Regardless, it’s all very fascinating to think about. I don’t know of any other company doing this so if it does take hold (in any of a number of ways) Andrews will be singular in his success. In the meantime, the art historical, anthropological and economic angles are plenty.

11/3/08 ADDENDUM: For more on this topic please check out Christopher Andrew’s extensive reply to this post, found in the comment section!

Picard Ledoux –

Oct 23, 2008 | 1 Comment

One of the fantastical spreads in the latest issue of The World of Interiors magazine includes a snippet of a Picard Ledoux textile. Ledoux is a new discovery for me and a new name for my growing list of textile designers.
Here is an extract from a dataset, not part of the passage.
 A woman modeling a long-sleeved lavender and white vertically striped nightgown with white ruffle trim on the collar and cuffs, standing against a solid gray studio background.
There’s not a lot about him online — actually all I have is that he was a French artist working in the 1940’s and 1950’s (at least) and also did some interior design work. And clearly he was a textile designer too. What I’ve seen of his work this evening is a trippy amalgamation of Art Deco and some strand of surrealism (?). The tapestry above is for sale from French antique dealer Thomas Brillet.

Jennifer Marsh –

Oct 21, 2008 | 1 Comment

Artist Jennifer Marsh founded the International Fiber Collaborative in 2007 with the hope of bringing more attention to our collective dependence on oil. With the submission of hundreds of individual panels from around the world she was able to cover this entire gas station (located in central New York) with fabric squares expressing a visual/written statement about oil. The installation was completed earlier this year, though I can only imagine its long since been taken down.
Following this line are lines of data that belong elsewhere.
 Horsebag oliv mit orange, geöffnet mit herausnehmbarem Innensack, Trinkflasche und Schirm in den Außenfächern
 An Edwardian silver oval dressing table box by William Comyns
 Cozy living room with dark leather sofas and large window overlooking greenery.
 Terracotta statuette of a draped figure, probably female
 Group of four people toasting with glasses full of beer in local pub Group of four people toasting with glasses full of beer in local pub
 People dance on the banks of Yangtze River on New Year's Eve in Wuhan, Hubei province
Just the image of it is fantastic, but also the symbolism — the abandoned gas station becomes the frame upon which our collective desire to abandon gas is hung. Rather than being a dreary or self righteous statement, however, the installation’s color and humor gives the station new purpose as a place for the community to come together – rather than just passing through.

Romo Fabrics –

Oct 16, 2008 | 2 Comments

The British fabric company Romo has some great fabrics – easy to use and quite affordable (for upholstery weight). They have great solids as well as some lovely prints.

Marla Mallett –

Oct 9, 2008 | 1 Comment

I mentioned the website Marla Mallett back in March but it’s a site worth revisiting – so many beautiful textiles! The one above is a baby blanket from Guangxi China, 25″ x 26″. If I had an extra $385 to spend I’d frame it as a piece of art. Ah, a wall full of textiles, large and small — that’s the kind of art collection I’d love to develop some day (not that a few paintings mixed in would hurt).

French Garden House –

Oct 7, 2008 | Leave a Comment

French Garden House is a great source for French linens, including heavy grain sacks. I’ll try to scan the magazine photo that inspired my evening’s search for this type of thing soon — it should be around here somewhere. An old posting on the British website Parna also relates.